The pickup eventually wound along the Panorama Bluffs for views of the Kern River Oil Field before descending onto Alfred Harrell Highway to Ethel’s Corral, one of Bakersfield’s last remaining bars with a Honky Tonk theme. There, people can tie horses to hitching posts and enter the rustic building for food, drinks, and on weekends, dancing.

While outside, the film crew walked up to a giant statue of a Native American where they met a man who had been on Haggard’s baseball team. Wearing a cowboy hat and dark glasses, the man laughed that since the team didn’t win very much, they were called “Merle’s Girls.”

After interviewing some of the patrons who played Haggard’s music on a jukebox, Hennig sat down and spoke with ABC23: “He created this unbelievable body of work,” he said about Haggard. “Unlike most other country artists that are still around, with the exception maybe of Willie Nelson, he continues to do it. He’s not a cabaret act. He’s not a greatest-hits show in Vegas. He’s on the road, I don’t know, 100 dates a year, and keeps getting better. He’s still writing albums all the time. He’s writing extraordinarily great songs.”

Asked what he found fascinating about Bakersfield, Hennig said it’s “interesting to see the oilfields, the pumps, the long roads, some of the Honky Tonks.

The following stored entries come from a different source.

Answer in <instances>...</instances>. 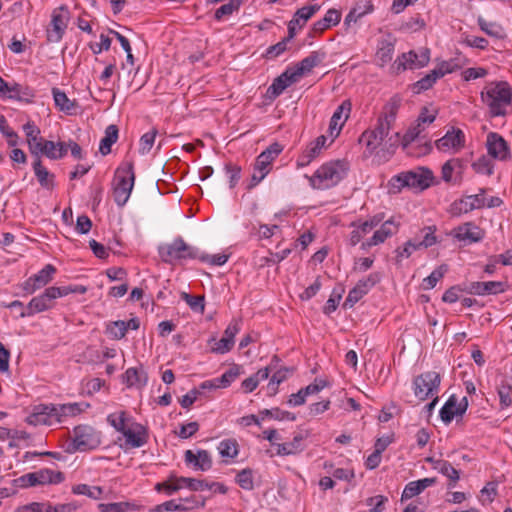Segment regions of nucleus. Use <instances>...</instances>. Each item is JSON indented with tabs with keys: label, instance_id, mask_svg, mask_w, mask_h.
<instances>
[{
	"label": "nucleus",
	"instance_id": "nucleus-10",
	"mask_svg": "<svg viewBox=\"0 0 512 512\" xmlns=\"http://www.w3.org/2000/svg\"><path fill=\"white\" fill-rule=\"evenodd\" d=\"M64 480L61 472H56L50 469H41L36 472H31L22 475L16 480V483L22 488H27L36 485L44 484H58Z\"/></svg>",
	"mask_w": 512,
	"mask_h": 512
},
{
	"label": "nucleus",
	"instance_id": "nucleus-17",
	"mask_svg": "<svg viewBox=\"0 0 512 512\" xmlns=\"http://www.w3.org/2000/svg\"><path fill=\"white\" fill-rule=\"evenodd\" d=\"M486 146L488 154L498 160L505 161L510 157V149L504 138L495 132L487 135Z\"/></svg>",
	"mask_w": 512,
	"mask_h": 512
},
{
	"label": "nucleus",
	"instance_id": "nucleus-33",
	"mask_svg": "<svg viewBox=\"0 0 512 512\" xmlns=\"http://www.w3.org/2000/svg\"><path fill=\"white\" fill-rule=\"evenodd\" d=\"M436 482L437 479L435 477L423 478L417 481L409 482L402 492L401 500H408L419 495L426 488L433 486Z\"/></svg>",
	"mask_w": 512,
	"mask_h": 512
},
{
	"label": "nucleus",
	"instance_id": "nucleus-14",
	"mask_svg": "<svg viewBox=\"0 0 512 512\" xmlns=\"http://www.w3.org/2000/svg\"><path fill=\"white\" fill-rule=\"evenodd\" d=\"M435 231V226H428L423 228L421 230L423 233V238L421 240L414 238L407 241L401 251L397 250L398 256L408 258L416 250L426 249L433 246L437 242Z\"/></svg>",
	"mask_w": 512,
	"mask_h": 512
},
{
	"label": "nucleus",
	"instance_id": "nucleus-21",
	"mask_svg": "<svg viewBox=\"0 0 512 512\" xmlns=\"http://www.w3.org/2000/svg\"><path fill=\"white\" fill-rule=\"evenodd\" d=\"M326 58V52L322 50L312 51L307 57L303 58L294 67H290L294 76L299 79L306 73L312 71L314 67L320 65Z\"/></svg>",
	"mask_w": 512,
	"mask_h": 512
},
{
	"label": "nucleus",
	"instance_id": "nucleus-61",
	"mask_svg": "<svg viewBox=\"0 0 512 512\" xmlns=\"http://www.w3.org/2000/svg\"><path fill=\"white\" fill-rule=\"evenodd\" d=\"M197 259H199L201 262L209 263L211 265L221 266L227 262L228 255H226V254L209 255V254L198 252Z\"/></svg>",
	"mask_w": 512,
	"mask_h": 512
},
{
	"label": "nucleus",
	"instance_id": "nucleus-58",
	"mask_svg": "<svg viewBox=\"0 0 512 512\" xmlns=\"http://www.w3.org/2000/svg\"><path fill=\"white\" fill-rule=\"evenodd\" d=\"M237 484L245 490H252L254 487L251 469H243L236 475Z\"/></svg>",
	"mask_w": 512,
	"mask_h": 512
},
{
	"label": "nucleus",
	"instance_id": "nucleus-23",
	"mask_svg": "<svg viewBox=\"0 0 512 512\" xmlns=\"http://www.w3.org/2000/svg\"><path fill=\"white\" fill-rule=\"evenodd\" d=\"M468 407V400L466 397H463L460 402L457 401V398L452 395L445 405L440 410V417L443 422L450 423L454 416L462 415L466 412Z\"/></svg>",
	"mask_w": 512,
	"mask_h": 512
},
{
	"label": "nucleus",
	"instance_id": "nucleus-37",
	"mask_svg": "<svg viewBox=\"0 0 512 512\" xmlns=\"http://www.w3.org/2000/svg\"><path fill=\"white\" fill-rule=\"evenodd\" d=\"M340 19L341 13L338 10L329 9L321 20H318L313 24L312 31L317 34H321L329 27L337 25L340 22Z\"/></svg>",
	"mask_w": 512,
	"mask_h": 512
},
{
	"label": "nucleus",
	"instance_id": "nucleus-47",
	"mask_svg": "<svg viewBox=\"0 0 512 512\" xmlns=\"http://www.w3.org/2000/svg\"><path fill=\"white\" fill-rule=\"evenodd\" d=\"M243 1L244 0H229L228 3L223 4L215 11L214 18L220 21L223 17L232 15L240 9Z\"/></svg>",
	"mask_w": 512,
	"mask_h": 512
},
{
	"label": "nucleus",
	"instance_id": "nucleus-30",
	"mask_svg": "<svg viewBox=\"0 0 512 512\" xmlns=\"http://www.w3.org/2000/svg\"><path fill=\"white\" fill-rule=\"evenodd\" d=\"M184 458L187 464H192L197 470L207 471L212 467V458L207 450H198L197 453L186 450Z\"/></svg>",
	"mask_w": 512,
	"mask_h": 512
},
{
	"label": "nucleus",
	"instance_id": "nucleus-55",
	"mask_svg": "<svg viewBox=\"0 0 512 512\" xmlns=\"http://www.w3.org/2000/svg\"><path fill=\"white\" fill-rule=\"evenodd\" d=\"M508 289L507 282L503 281H487L483 282V296L497 295L504 293Z\"/></svg>",
	"mask_w": 512,
	"mask_h": 512
},
{
	"label": "nucleus",
	"instance_id": "nucleus-32",
	"mask_svg": "<svg viewBox=\"0 0 512 512\" xmlns=\"http://www.w3.org/2000/svg\"><path fill=\"white\" fill-rule=\"evenodd\" d=\"M426 461L432 464L433 469L437 470L439 473L446 476L450 480L448 484L449 488L455 486L460 478V474L459 471L451 465V463L445 460H435L433 458H427Z\"/></svg>",
	"mask_w": 512,
	"mask_h": 512
},
{
	"label": "nucleus",
	"instance_id": "nucleus-41",
	"mask_svg": "<svg viewBox=\"0 0 512 512\" xmlns=\"http://www.w3.org/2000/svg\"><path fill=\"white\" fill-rule=\"evenodd\" d=\"M54 408L56 409V422H62L63 418L68 416H76L84 411L81 403L54 405Z\"/></svg>",
	"mask_w": 512,
	"mask_h": 512
},
{
	"label": "nucleus",
	"instance_id": "nucleus-49",
	"mask_svg": "<svg viewBox=\"0 0 512 512\" xmlns=\"http://www.w3.org/2000/svg\"><path fill=\"white\" fill-rule=\"evenodd\" d=\"M439 79V76L437 75L436 71L433 69L430 71V73L426 74L424 77H422L420 80H418L413 85V91L415 93H420L422 91L430 89L434 83Z\"/></svg>",
	"mask_w": 512,
	"mask_h": 512
},
{
	"label": "nucleus",
	"instance_id": "nucleus-44",
	"mask_svg": "<svg viewBox=\"0 0 512 512\" xmlns=\"http://www.w3.org/2000/svg\"><path fill=\"white\" fill-rule=\"evenodd\" d=\"M320 9L319 5H309L298 9L291 21L302 28L306 22Z\"/></svg>",
	"mask_w": 512,
	"mask_h": 512
},
{
	"label": "nucleus",
	"instance_id": "nucleus-19",
	"mask_svg": "<svg viewBox=\"0 0 512 512\" xmlns=\"http://www.w3.org/2000/svg\"><path fill=\"white\" fill-rule=\"evenodd\" d=\"M395 44L396 38L391 34H387L378 41L375 53V62L378 66L384 67L391 62L395 51Z\"/></svg>",
	"mask_w": 512,
	"mask_h": 512
},
{
	"label": "nucleus",
	"instance_id": "nucleus-34",
	"mask_svg": "<svg viewBox=\"0 0 512 512\" xmlns=\"http://www.w3.org/2000/svg\"><path fill=\"white\" fill-rule=\"evenodd\" d=\"M35 96V92L32 88L26 85H21L19 83H10L8 88V93L6 95L7 98L22 101L26 103L32 102V99Z\"/></svg>",
	"mask_w": 512,
	"mask_h": 512
},
{
	"label": "nucleus",
	"instance_id": "nucleus-59",
	"mask_svg": "<svg viewBox=\"0 0 512 512\" xmlns=\"http://www.w3.org/2000/svg\"><path fill=\"white\" fill-rule=\"evenodd\" d=\"M157 133H158V131L156 129H152L151 131L142 135V137L140 138V144H139L140 145L139 152L141 154L144 155V154H147L148 152H150V150L154 144Z\"/></svg>",
	"mask_w": 512,
	"mask_h": 512
},
{
	"label": "nucleus",
	"instance_id": "nucleus-62",
	"mask_svg": "<svg viewBox=\"0 0 512 512\" xmlns=\"http://www.w3.org/2000/svg\"><path fill=\"white\" fill-rule=\"evenodd\" d=\"M472 167L475 172L479 174L490 176L493 173V164L489 159L485 157H481L476 162H474Z\"/></svg>",
	"mask_w": 512,
	"mask_h": 512
},
{
	"label": "nucleus",
	"instance_id": "nucleus-18",
	"mask_svg": "<svg viewBox=\"0 0 512 512\" xmlns=\"http://www.w3.org/2000/svg\"><path fill=\"white\" fill-rule=\"evenodd\" d=\"M241 320L233 319L224 331L223 337L215 342L212 347V352L218 354H225L229 352L234 345V337L240 331Z\"/></svg>",
	"mask_w": 512,
	"mask_h": 512
},
{
	"label": "nucleus",
	"instance_id": "nucleus-39",
	"mask_svg": "<svg viewBox=\"0 0 512 512\" xmlns=\"http://www.w3.org/2000/svg\"><path fill=\"white\" fill-rule=\"evenodd\" d=\"M52 94L55 105L60 111L65 112L68 115H71L75 112V109L77 108V103L74 100H70L65 94V92L61 91L58 88H53Z\"/></svg>",
	"mask_w": 512,
	"mask_h": 512
},
{
	"label": "nucleus",
	"instance_id": "nucleus-11",
	"mask_svg": "<svg viewBox=\"0 0 512 512\" xmlns=\"http://www.w3.org/2000/svg\"><path fill=\"white\" fill-rule=\"evenodd\" d=\"M73 434V446L78 451L95 449L101 443L100 433L89 425L76 426Z\"/></svg>",
	"mask_w": 512,
	"mask_h": 512
},
{
	"label": "nucleus",
	"instance_id": "nucleus-60",
	"mask_svg": "<svg viewBox=\"0 0 512 512\" xmlns=\"http://www.w3.org/2000/svg\"><path fill=\"white\" fill-rule=\"evenodd\" d=\"M458 69H460V65L455 59H451L448 61H442L434 70L436 71L439 78H441L446 74L457 71Z\"/></svg>",
	"mask_w": 512,
	"mask_h": 512
},
{
	"label": "nucleus",
	"instance_id": "nucleus-42",
	"mask_svg": "<svg viewBox=\"0 0 512 512\" xmlns=\"http://www.w3.org/2000/svg\"><path fill=\"white\" fill-rule=\"evenodd\" d=\"M303 436L301 434L295 435L291 442L277 444V455L288 456L294 455L302 451L301 442Z\"/></svg>",
	"mask_w": 512,
	"mask_h": 512
},
{
	"label": "nucleus",
	"instance_id": "nucleus-40",
	"mask_svg": "<svg viewBox=\"0 0 512 512\" xmlns=\"http://www.w3.org/2000/svg\"><path fill=\"white\" fill-rule=\"evenodd\" d=\"M118 127L111 124L105 129V136L100 141L99 151L102 155H108L111 152V147L118 140Z\"/></svg>",
	"mask_w": 512,
	"mask_h": 512
},
{
	"label": "nucleus",
	"instance_id": "nucleus-45",
	"mask_svg": "<svg viewBox=\"0 0 512 512\" xmlns=\"http://www.w3.org/2000/svg\"><path fill=\"white\" fill-rule=\"evenodd\" d=\"M372 10L373 6L368 1L357 3L345 17V24L349 25L351 22H356Z\"/></svg>",
	"mask_w": 512,
	"mask_h": 512
},
{
	"label": "nucleus",
	"instance_id": "nucleus-43",
	"mask_svg": "<svg viewBox=\"0 0 512 512\" xmlns=\"http://www.w3.org/2000/svg\"><path fill=\"white\" fill-rule=\"evenodd\" d=\"M477 22L480 29L487 35L498 39H501L505 36L504 29L499 23L487 21L481 16L478 17Z\"/></svg>",
	"mask_w": 512,
	"mask_h": 512
},
{
	"label": "nucleus",
	"instance_id": "nucleus-57",
	"mask_svg": "<svg viewBox=\"0 0 512 512\" xmlns=\"http://www.w3.org/2000/svg\"><path fill=\"white\" fill-rule=\"evenodd\" d=\"M241 374V366L232 365L221 377L217 378L221 387H228Z\"/></svg>",
	"mask_w": 512,
	"mask_h": 512
},
{
	"label": "nucleus",
	"instance_id": "nucleus-36",
	"mask_svg": "<svg viewBox=\"0 0 512 512\" xmlns=\"http://www.w3.org/2000/svg\"><path fill=\"white\" fill-rule=\"evenodd\" d=\"M147 381V373L142 368L131 367L124 374V382L128 387L142 388Z\"/></svg>",
	"mask_w": 512,
	"mask_h": 512
},
{
	"label": "nucleus",
	"instance_id": "nucleus-9",
	"mask_svg": "<svg viewBox=\"0 0 512 512\" xmlns=\"http://www.w3.org/2000/svg\"><path fill=\"white\" fill-rule=\"evenodd\" d=\"M440 375L435 371H428L415 377L413 389L415 396L423 401L438 393L440 386Z\"/></svg>",
	"mask_w": 512,
	"mask_h": 512
},
{
	"label": "nucleus",
	"instance_id": "nucleus-52",
	"mask_svg": "<svg viewBox=\"0 0 512 512\" xmlns=\"http://www.w3.org/2000/svg\"><path fill=\"white\" fill-rule=\"evenodd\" d=\"M125 321L118 320L107 324L106 333L115 340H120L126 335Z\"/></svg>",
	"mask_w": 512,
	"mask_h": 512
},
{
	"label": "nucleus",
	"instance_id": "nucleus-7",
	"mask_svg": "<svg viewBox=\"0 0 512 512\" xmlns=\"http://www.w3.org/2000/svg\"><path fill=\"white\" fill-rule=\"evenodd\" d=\"M158 252L165 263L198 257V249L188 245L181 237L174 239L172 243L160 245Z\"/></svg>",
	"mask_w": 512,
	"mask_h": 512
},
{
	"label": "nucleus",
	"instance_id": "nucleus-51",
	"mask_svg": "<svg viewBox=\"0 0 512 512\" xmlns=\"http://www.w3.org/2000/svg\"><path fill=\"white\" fill-rule=\"evenodd\" d=\"M193 509V505L183 504L178 500H170L166 501L162 504L155 506L153 509L154 512H164V511H187Z\"/></svg>",
	"mask_w": 512,
	"mask_h": 512
},
{
	"label": "nucleus",
	"instance_id": "nucleus-24",
	"mask_svg": "<svg viewBox=\"0 0 512 512\" xmlns=\"http://www.w3.org/2000/svg\"><path fill=\"white\" fill-rule=\"evenodd\" d=\"M398 231V224H396L393 219H389L385 221L381 227L376 230L373 236L367 241L361 244V248L366 250L372 246H376L378 244L383 243L387 238L391 237Z\"/></svg>",
	"mask_w": 512,
	"mask_h": 512
},
{
	"label": "nucleus",
	"instance_id": "nucleus-63",
	"mask_svg": "<svg viewBox=\"0 0 512 512\" xmlns=\"http://www.w3.org/2000/svg\"><path fill=\"white\" fill-rule=\"evenodd\" d=\"M498 395L501 408H508L512 404L511 391L504 380L498 387Z\"/></svg>",
	"mask_w": 512,
	"mask_h": 512
},
{
	"label": "nucleus",
	"instance_id": "nucleus-20",
	"mask_svg": "<svg viewBox=\"0 0 512 512\" xmlns=\"http://www.w3.org/2000/svg\"><path fill=\"white\" fill-rule=\"evenodd\" d=\"M56 409L53 404L35 406L33 412L27 416L26 422L29 425H52L56 421Z\"/></svg>",
	"mask_w": 512,
	"mask_h": 512
},
{
	"label": "nucleus",
	"instance_id": "nucleus-22",
	"mask_svg": "<svg viewBox=\"0 0 512 512\" xmlns=\"http://www.w3.org/2000/svg\"><path fill=\"white\" fill-rule=\"evenodd\" d=\"M125 444L129 448H139L147 444L149 435L147 428L139 423H134L132 428H127L123 432Z\"/></svg>",
	"mask_w": 512,
	"mask_h": 512
},
{
	"label": "nucleus",
	"instance_id": "nucleus-4",
	"mask_svg": "<svg viewBox=\"0 0 512 512\" xmlns=\"http://www.w3.org/2000/svg\"><path fill=\"white\" fill-rule=\"evenodd\" d=\"M433 181V174L428 168L418 167L415 170L402 172L391 178L389 191L400 193L405 187L423 191L430 187Z\"/></svg>",
	"mask_w": 512,
	"mask_h": 512
},
{
	"label": "nucleus",
	"instance_id": "nucleus-28",
	"mask_svg": "<svg viewBox=\"0 0 512 512\" xmlns=\"http://www.w3.org/2000/svg\"><path fill=\"white\" fill-rule=\"evenodd\" d=\"M350 110L351 103L349 101H344L337 107L329 124V132L332 137H337L339 135L342 126L349 117Z\"/></svg>",
	"mask_w": 512,
	"mask_h": 512
},
{
	"label": "nucleus",
	"instance_id": "nucleus-15",
	"mask_svg": "<svg viewBox=\"0 0 512 512\" xmlns=\"http://www.w3.org/2000/svg\"><path fill=\"white\" fill-rule=\"evenodd\" d=\"M56 268L52 264H47L37 274L29 277L21 284V288L25 295H31L37 290L45 287L53 280Z\"/></svg>",
	"mask_w": 512,
	"mask_h": 512
},
{
	"label": "nucleus",
	"instance_id": "nucleus-50",
	"mask_svg": "<svg viewBox=\"0 0 512 512\" xmlns=\"http://www.w3.org/2000/svg\"><path fill=\"white\" fill-rule=\"evenodd\" d=\"M222 457L235 458L238 455V443L235 439H225L218 445Z\"/></svg>",
	"mask_w": 512,
	"mask_h": 512
},
{
	"label": "nucleus",
	"instance_id": "nucleus-53",
	"mask_svg": "<svg viewBox=\"0 0 512 512\" xmlns=\"http://www.w3.org/2000/svg\"><path fill=\"white\" fill-rule=\"evenodd\" d=\"M181 298L187 305L194 311L203 313L205 309V298L204 296H193L186 292L181 293Z\"/></svg>",
	"mask_w": 512,
	"mask_h": 512
},
{
	"label": "nucleus",
	"instance_id": "nucleus-13",
	"mask_svg": "<svg viewBox=\"0 0 512 512\" xmlns=\"http://www.w3.org/2000/svg\"><path fill=\"white\" fill-rule=\"evenodd\" d=\"M380 275L371 273L366 278L360 279L357 284L349 291L344 302V308H352L359 300H361L378 282Z\"/></svg>",
	"mask_w": 512,
	"mask_h": 512
},
{
	"label": "nucleus",
	"instance_id": "nucleus-5",
	"mask_svg": "<svg viewBox=\"0 0 512 512\" xmlns=\"http://www.w3.org/2000/svg\"><path fill=\"white\" fill-rule=\"evenodd\" d=\"M74 292H76V289H73L70 286L48 287L41 295L33 297L30 300L27 305V310L20 312V317H29L36 313L49 310L54 307L56 299Z\"/></svg>",
	"mask_w": 512,
	"mask_h": 512
},
{
	"label": "nucleus",
	"instance_id": "nucleus-48",
	"mask_svg": "<svg viewBox=\"0 0 512 512\" xmlns=\"http://www.w3.org/2000/svg\"><path fill=\"white\" fill-rule=\"evenodd\" d=\"M72 492L78 495H86L91 499H99L102 495V488L99 486H89L87 484H77L72 487Z\"/></svg>",
	"mask_w": 512,
	"mask_h": 512
},
{
	"label": "nucleus",
	"instance_id": "nucleus-56",
	"mask_svg": "<svg viewBox=\"0 0 512 512\" xmlns=\"http://www.w3.org/2000/svg\"><path fill=\"white\" fill-rule=\"evenodd\" d=\"M126 412L112 413L107 416V422L118 432L122 433L127 429Z\"/></svg>",
	"mask_w": 512,
	"mask_h": 512
},
{
	"label": "nucleus",
	"instance_id": "nucleus-35",
	"mask_svg": "<svg viewBox=\"0 0 512 512\" xmlns=\"http://www.w3.org/2000/svg\"><path fill=\"white\" fill-rule=\"evenodd\" d=\"M326 140L327 139L324 135L319 136L299 157L298 164L300 166L308 165L315 157L319 155L321 149L325 146Z\"/></svg>",
	"mask_w": 512,
	"mask_h": 512
},
{
	"label": "nucleus",
	"instance_id": "nucleus-31",
	"mask_svg": "<svg viewBox=\"0 0 512 512\" xmlns=\"http://www.w3.org/2000/svg\"><path fill=\"white\" fill-rule=\"evenodd\" d=\"M23 130L26 135L27 144L29 151L34 156H39L40 144L44 141L41 137V131L39 127L32 121H28L24 126Z\"/></svg>",
	"mask_w": 512,
	"mask_h": 512
},
{
	"label": "nucleus",
	"instance_id": "nucleus-1",
	"mask_svg": "<svg viewBox=\"0 0 512 512\" xmlns=\"http://www.w3.org/2000/svg\"><path fill=\"white\" fill-rule=\"evenodd\" d=\"M385 109L386 111L379 116L375 128L364 131L359 138V142L365 145L369 154L381 148L383 152L392 155L401 144L400 132H391L396 121L398 104L394 102Z\"/></svg>",
	"mask_w": 512,
	"mask_h": 512
},
{
	"label": "nucleus",
	"instance_id": "nucleus-54",
	"mask_svg": "<svg viewBox=\"0 0 512 512\" xmlns=\"http://www.w3.org/2000/svg\"><path fill=\"white\" fill-rule=\"evenodd\" d=\"M448 268L446 265H441L435 269L428 277L423 279V288L425 290L432 289L436 286L437 282L443 278Z\"/></svg>",
	"mask_w": 512,
	"mask_h": 512
},
{
	"label": "nucleus",
	"instance_id": "nucleus-46",
	"mask_svg": "<svg viewBox=\"0 0 512 512\" xmlns=\"http://www.w3.org/2000/svg\"><path fill=\"white\" fill-rule=\"evenodd\" d=\"M427 125L420 123L419 120H416L415 125L411 126L407 132L401 137V145L403 149H407L408 146L420 138L422 132L425 130Z\"/></svg>",
	"mask_w": 512,
	"mask_h": 512
},
{
	"label": "nucleus",
	"instance_id": "nucleus-8",
	"mask_svg": "<svg viewBox=\"0 0 512 512\" xmlns=\"http://www.w3.org/2000/svg\"><path fill=\"white\" fill-rule=\"evenodd\" d=\"M430 61V49L421 48L418 52L411 50L403 53L392 64V69L399 73L406 69H415L425 67Z\"/></svg>",
	"mask_w": 512,
	"mask_h": 512
},
{
	"label": "nucleus",
	"instance_id": "nucleus-38",
	"mask_svg": "<svg viewBox=\"0 0 512 512\" xmlns=\"http://www.w3.org/2000/svg\"><path fill=\"white\" fill-rule=\"evenodd\" d=\"M33 170L35 176L39 184L46 189H51L54 186V175L51 174L46 167L42 165V161L40 156H35V161L33 162Z\"/></svg>",
	"mask_w": 512,
	"mask_h": 512
},
{
	"label": "nucleus",
	"instance_id": "nucleus-3",
	"mask_svg": "<svg viewBox=\"0 0 512 512\" xmlns=\"http://www.w3.org/2000/svg\"><path fill=\"white\" fill-rule=\"evenodd\" d=\"M348 169V163L344 160L327 162L309 178L310 184L314 189H329L346 176Z\"/></svg>",
	"mask_w": 512,
	"mask_h": 512
},
{
	"label": "nucleus",
	"instance_id": "nucleus-12",
	"mask_svg": "<svg viewBox=\"0 0 512 512\" xmlns=\"http://www.w3.org/2000/svg\"><path fill=\"white\" fill-rule=\"evenodd\" d=\"M69 18L70 14L65 5L53 10L50 27L47 29V40L49 42L57 43L62 40Z\"/></svg>",
	"mask_w": 512,
	"mask_h": 512
},
{
	"label": "nucleus",
	"instance_id": "nucleus-26",
	"mask_svg": "<svg viewBox=\"0 0 512 512\" xmlns=\"http://www.w3.org/2000/svg\"><path fill=\"white\" fill-rule=\"evenodd\" d=\"M297 77L290 69L285 70L280 76H278L267 89V96L270 99L277 98L283 91L297 81Z\"/></svg>",
	"mask_w": 512,
	"mask_h": 512
},
{
	"label": "nucleus",
	"instance_id": "nucleus-64",
	"mask_svg": "<svg viewBox=\"0 0 512 512\" xmlns=\"http://www.w3.org/2000/svg\"><path fill=\"white\" fill-rule=\"evenodd\" d=\"M387 497L382 495H377L374 497H369L366 500V504L368 506H372L370 512H383L385 509V503L387 502Z\"/></svg>",
	"mask_w": 512,
	"mask_h": 512
},
{
	"label": "nucleus",
	"instance_id": "nucleus-27",
	"mask_svg": "<svg viewBox=\"0 0 512 512\" xmlns=\"http://www.w3.org/2000/svg\"><path fill=\"white\" fill-rule=\"evenodd\" d=\"M283 147L281 144L272 143L266 150H264L255 161L254 169L257 171H265L269 173L272 162L282 152Z\"/></svg>",
	"mask_w": 512,
	"mask_h": 512
},
{
	"label": "nucleus",
	"instance_id": "nucleus-16",
	"mask_svg": "<svg viewBox=\"0 0 512 512\" xmlns=\"http://www.w3.org/2000/svg\"><path fill=\"white\" fill-rule=\"evenodd\" d=\"M485 190L480 189V192L475 195H469L451 204L450 213L453 216H459L463 213H468L474 209L485 207Z\"/></svg>",
	"mask_w": 512,
	"mask_h": 512
},
{
	"label": "nucleus",
	"instance_id": "nucleus-6",
	"mask_svg": "<svg viewBox=\"0 0 512 512\" xmlns=\"http://www.w3.org/2000/svg\"><path fill=\"white\" fill-rule=\"evenodd\" d=\"M113 197L119 207H123L132 192L135 182L134 164L132 161L122 163L115 171Z\"/></svg>",
	"mask_w": 512,
	"mask_h": 512
},
{
	"label": "nucleus",
	"instance_id": "nucleus-25",
	"mask_svg": "<svg viewBox=\"0 0 512 512\" xmlns=\"http://www.w3.org/2000/svg\"><path fill=\"white\" fill-rule=\"evenodd\" d=\"M435 144L437 149L442 151L448 149L458 151L465 144V135L462 130L452 128L442 138L438 139Z\"/></svg>",
	"mask_w": 512,
	"mask_h": 512
},
{
	"label": "nucleus",
	"instance_id": "nucleus-29",
	"mask_svg": "<svg viewBox=\"0 0 512 512\" xmlns=\"http://www.w3.org/2000/svg\"><path fill=\"white\" fill-rule=\"evenodd\" d=\"M454 232L455 237L459 241H463L466 243L479 242L484 237L483 230L472 222H467L464 223L463 225L458 226L454 230Z\"/></svg>",
	"mask_w": 512,
	"mask_h": 512
},
{
	"label": "nucleus",
	"instance_id": "nucleus-2",
	"mask_svg": "<svg viewBox=\"0 0 512 512\" xmlns=\"http://www.w3.org/2000/svg\"><path fill=\"white\" fill-rule=\"evenodd\" d=\"M480 96L492 117L505 116L512 104V87L506 81H492L484 86Z\"/></svg>",
	"mask_w": 512,
	"mask_h": 512
}]
</instances>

You start to get an idea of the kind of place this must have been 40 years ago.”

While Hennig spoke, just behind him a dog lay just outside the back door to Ethel’s waiting for a food scrap. Soon a truck engine started, and there was a pause while the crew prepared to drive into Oildale. They were going to make their first visit to Trout’s Bar.

Hennig sat at a picnic table and waited for the truck to drive away. He’d spent days following one of the most lasting country legends alive. In Ethel’s at least, there was no sign of a young country big band getting ready to blast the Bakersfield Sound. There was only a jukebox. “From what I understand when I talk to people from here, that magic time in Bakersfield … is probably pretty much over,” he said. “Doesn’t mean there’s no longer a scene and no longer bands playing. But unfortunately, Nashville won. At least for now.”

Quite amazing, this walk in life, isn't it?